Abstract
Abstract 3518
Background:
Despite progress made in sickle cell anemia (SCA) management, such as the prevention of pneumococcal infections, introduction of hydroxyurea therapy and early cerebral vasculopathy detection with transcranial Doppler, SCA remains a disease with high risk of morbidity and early death. Allogeneic hematopoietic stem cell transplantation (HSCT) is the only curative treatment for SCA; nevertheless, its use has been limited by the risk of transplant-related mortality (TRM). Our first experience, reported in Blood 2007, included 87 consecutive severe SCA- patients transplanted in France between 1988 and Dec-2004. We showed that the introduction of rabbit anti-thymocyte globulin (ATG) in the conditioning regimen in 2000 allowed a significant reduction of the rejection rate from 22.6% to 3% and that the outcome improved significantly with time as the DFS rate among the 44 patients transplanted after January 2000 was 95.3%. These data have justified continuing to transplant symptomatic young sickle cell patients having a geno-identical donor with the same conditioning regimen (CR) consisting of intravenous Busulfan (BU), Cyclophosphamide (CY) and rabbit ATG.
Patients and Methods:
In France, from 1992 to 2010, 144 SCA-patients (84M, 60F) have now been transplanted with a geno-identical donor using BU-CY-ATG as CR at the median age of 9.0 years (range:3.2-27.5). Transplants were performed in 16 different centers but 60 were performed in Hopital St-Louis and 21 in Hopital Debré in Paris. All recipients were SS or Sb0 and 76% of them were CMV+. All had been transfused and 47% had received more than 20 units. The source of cells was the bone marrow (BM) (n=121), cord blood (CB) alone (n=21), CSP (n=1) or BM+CB (n=1). GvHD prophylaxis consisted of the association of cyclosporine (CSA)-short MTX for BMT and CSA alone for CBT.
Results:
Engraftment was successful in 141/144; the time to absolute neutrophil count > 500/mm3 was significantly shorter after BMT compared to CBT (mean ± SD; 21.3 ± 6.7 vs 32.1 ± 9.8, respectively; p<0.001) and platelets reached 50,000/mm3 sooner after BMT (day 28.3 ± 16.6) than after CBT (day 48.5 ± 20.3; p<0.001). No engraftment occurred in 3 cases (1 BMT, 2 CBT) with gradual autologous reconstitution, and one rejection was observed 3 years post-transplant. GvHA grade ≥ II occurred in 23% of patients, GvHA ≥ III in 4.4%, chronic GvH in 9.6% (extensive in 3 cases).
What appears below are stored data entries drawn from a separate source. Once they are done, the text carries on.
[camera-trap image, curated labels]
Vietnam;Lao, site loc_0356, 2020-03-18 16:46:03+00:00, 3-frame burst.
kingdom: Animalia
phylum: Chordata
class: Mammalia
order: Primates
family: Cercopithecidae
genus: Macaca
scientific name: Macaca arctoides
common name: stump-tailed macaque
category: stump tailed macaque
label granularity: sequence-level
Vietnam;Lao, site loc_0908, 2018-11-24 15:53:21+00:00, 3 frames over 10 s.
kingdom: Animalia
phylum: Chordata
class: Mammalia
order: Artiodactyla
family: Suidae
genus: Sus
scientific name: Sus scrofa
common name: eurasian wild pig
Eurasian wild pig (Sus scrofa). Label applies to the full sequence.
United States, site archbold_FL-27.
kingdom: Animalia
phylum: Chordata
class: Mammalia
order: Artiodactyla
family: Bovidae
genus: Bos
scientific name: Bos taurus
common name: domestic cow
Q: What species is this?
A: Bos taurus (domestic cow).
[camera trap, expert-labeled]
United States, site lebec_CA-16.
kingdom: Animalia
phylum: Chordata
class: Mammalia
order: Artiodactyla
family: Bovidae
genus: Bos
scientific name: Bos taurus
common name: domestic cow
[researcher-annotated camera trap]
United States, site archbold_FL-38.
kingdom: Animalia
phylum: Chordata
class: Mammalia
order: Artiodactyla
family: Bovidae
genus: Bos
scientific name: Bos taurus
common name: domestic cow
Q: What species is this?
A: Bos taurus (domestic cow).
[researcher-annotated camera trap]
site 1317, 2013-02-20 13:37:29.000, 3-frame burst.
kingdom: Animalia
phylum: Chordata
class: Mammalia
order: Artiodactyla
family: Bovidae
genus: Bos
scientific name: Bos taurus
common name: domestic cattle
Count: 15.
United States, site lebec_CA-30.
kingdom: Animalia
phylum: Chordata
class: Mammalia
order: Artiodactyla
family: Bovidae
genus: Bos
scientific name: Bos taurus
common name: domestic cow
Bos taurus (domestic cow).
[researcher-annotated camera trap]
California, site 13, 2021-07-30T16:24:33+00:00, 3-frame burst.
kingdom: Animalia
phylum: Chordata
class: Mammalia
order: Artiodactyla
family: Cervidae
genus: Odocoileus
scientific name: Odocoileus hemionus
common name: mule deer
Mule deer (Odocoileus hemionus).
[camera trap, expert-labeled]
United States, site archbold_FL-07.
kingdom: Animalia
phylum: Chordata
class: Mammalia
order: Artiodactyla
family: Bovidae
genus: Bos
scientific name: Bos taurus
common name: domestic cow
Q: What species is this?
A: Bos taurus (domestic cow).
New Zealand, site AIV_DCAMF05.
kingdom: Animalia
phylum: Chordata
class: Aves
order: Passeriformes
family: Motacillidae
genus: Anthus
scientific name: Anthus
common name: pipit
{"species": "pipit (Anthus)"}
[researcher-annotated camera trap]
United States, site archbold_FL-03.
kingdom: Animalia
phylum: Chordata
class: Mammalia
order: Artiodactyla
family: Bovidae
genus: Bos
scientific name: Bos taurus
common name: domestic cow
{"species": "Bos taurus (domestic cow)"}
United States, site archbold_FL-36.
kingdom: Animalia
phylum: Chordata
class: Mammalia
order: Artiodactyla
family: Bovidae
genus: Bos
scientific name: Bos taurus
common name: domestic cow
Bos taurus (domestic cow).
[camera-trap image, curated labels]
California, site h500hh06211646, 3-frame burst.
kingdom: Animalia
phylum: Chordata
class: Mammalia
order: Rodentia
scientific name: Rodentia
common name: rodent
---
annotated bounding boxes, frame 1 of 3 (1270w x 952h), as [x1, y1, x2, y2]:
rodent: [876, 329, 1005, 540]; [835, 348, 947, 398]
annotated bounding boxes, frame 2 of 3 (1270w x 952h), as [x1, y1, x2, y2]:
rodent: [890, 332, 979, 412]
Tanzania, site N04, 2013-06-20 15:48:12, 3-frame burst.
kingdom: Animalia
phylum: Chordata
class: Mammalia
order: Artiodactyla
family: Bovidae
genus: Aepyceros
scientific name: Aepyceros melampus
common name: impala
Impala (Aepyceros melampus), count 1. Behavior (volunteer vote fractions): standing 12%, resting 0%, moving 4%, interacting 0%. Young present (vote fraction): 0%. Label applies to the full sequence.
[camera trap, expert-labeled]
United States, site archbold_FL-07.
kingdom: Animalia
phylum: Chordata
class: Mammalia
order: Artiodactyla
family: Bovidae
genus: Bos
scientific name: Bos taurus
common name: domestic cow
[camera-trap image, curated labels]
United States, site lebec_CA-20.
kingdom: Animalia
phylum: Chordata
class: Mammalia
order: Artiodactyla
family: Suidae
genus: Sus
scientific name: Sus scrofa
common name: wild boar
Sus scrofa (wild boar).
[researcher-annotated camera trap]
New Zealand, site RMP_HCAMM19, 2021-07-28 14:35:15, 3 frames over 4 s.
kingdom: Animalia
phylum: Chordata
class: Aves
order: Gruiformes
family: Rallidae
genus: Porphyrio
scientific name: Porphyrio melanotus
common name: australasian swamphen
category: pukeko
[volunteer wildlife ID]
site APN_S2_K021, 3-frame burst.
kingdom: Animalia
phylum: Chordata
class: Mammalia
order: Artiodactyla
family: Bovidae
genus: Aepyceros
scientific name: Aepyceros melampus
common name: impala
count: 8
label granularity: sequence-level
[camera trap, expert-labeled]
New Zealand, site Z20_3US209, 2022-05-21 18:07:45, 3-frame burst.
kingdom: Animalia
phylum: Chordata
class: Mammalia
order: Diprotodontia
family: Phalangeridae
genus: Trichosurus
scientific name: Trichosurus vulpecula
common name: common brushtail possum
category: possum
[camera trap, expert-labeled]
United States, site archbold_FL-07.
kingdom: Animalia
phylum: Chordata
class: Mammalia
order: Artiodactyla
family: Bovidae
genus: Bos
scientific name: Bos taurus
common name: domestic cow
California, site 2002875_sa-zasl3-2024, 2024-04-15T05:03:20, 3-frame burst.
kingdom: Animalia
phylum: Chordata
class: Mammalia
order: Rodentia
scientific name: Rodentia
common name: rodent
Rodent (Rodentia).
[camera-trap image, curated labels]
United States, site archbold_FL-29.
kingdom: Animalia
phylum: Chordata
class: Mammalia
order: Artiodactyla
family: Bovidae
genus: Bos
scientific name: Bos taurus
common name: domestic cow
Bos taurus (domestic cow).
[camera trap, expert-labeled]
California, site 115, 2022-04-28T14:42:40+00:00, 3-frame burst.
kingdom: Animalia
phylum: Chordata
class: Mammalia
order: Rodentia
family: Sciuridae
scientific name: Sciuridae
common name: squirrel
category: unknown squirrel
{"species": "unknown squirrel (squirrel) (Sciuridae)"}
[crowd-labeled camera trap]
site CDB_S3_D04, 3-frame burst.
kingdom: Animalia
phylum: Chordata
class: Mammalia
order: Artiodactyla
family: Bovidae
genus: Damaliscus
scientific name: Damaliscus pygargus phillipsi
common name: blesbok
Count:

No GvHD ≥ II or chGvHD were observed after CBT. Death occurred in 6 cases (4 were GvHD-related, 1 hemorrhagic stroke in a patient with severe cerebral vasculopathy with Moya and 1 sepsis in aplasia). No veno-occlusive disease was observed, but hemorrhagic cystitis (n=4), EBV proliferative disease requiring anti-CD20 therapy (n=1), nephrotic syndrome (n=1), and cerebral vasculopathy not SCA-related (n=1) were. Despite preventive measures such as anticonvulsant prophylaxis, strict control of hypertension, swift magnesium replacement, and an increase in the red blood cell and platelet transfusion thresholds to 9 g/dL and 50,000/mm3, respectively, seizures and posterior leukoencephalopathy, albeit reversible, remained a particularly frequent adverse effect of CSA and steroid therapy. Replacing CSA in 2002 by mycophenolate mofetil in case of GvHD requiring steroid therapy resulted in a significant reduction of the rate of these complications. With a median follow-up of 3.1 years (range 0.2–15.5), the overall survival at 3 yr was 95% (95%CI:91-99%). Considering as events the non-engraftments, rejections and deaths, the event-free survival (EFS) was 92.9% (95%CI:88.3-97.5). However, comparing the results before (n=23) and after 2000 (n=121) showed significant improvement of EFS at 3 yr: 73.9% (95%CI: 55.5–92.3) for transplants performed before 2000 vs 96.8% (95%CI:93.2-100) after 2000.
Conclusion:
These results with 121 patients transplanted since 2000 confirm that it is possible to offer more than 95% chances of cure to SCA-children, indicating that HLA-geno-identical HSCT after myeloablative conditioning with ATG should be considered as standard of care for SCA children, not only for those at high risk of stroke but also for children experiencing crises or other complications requiring intensive therapy such as transfusion program or hydroxyurea. Sibling cord-blood cryopreservation should be systematically offered and pre-implantation genetic diagnosis coupled with HLA selection discussed with the parents.
Disclosures:
No relevant conflicts of interest to declare.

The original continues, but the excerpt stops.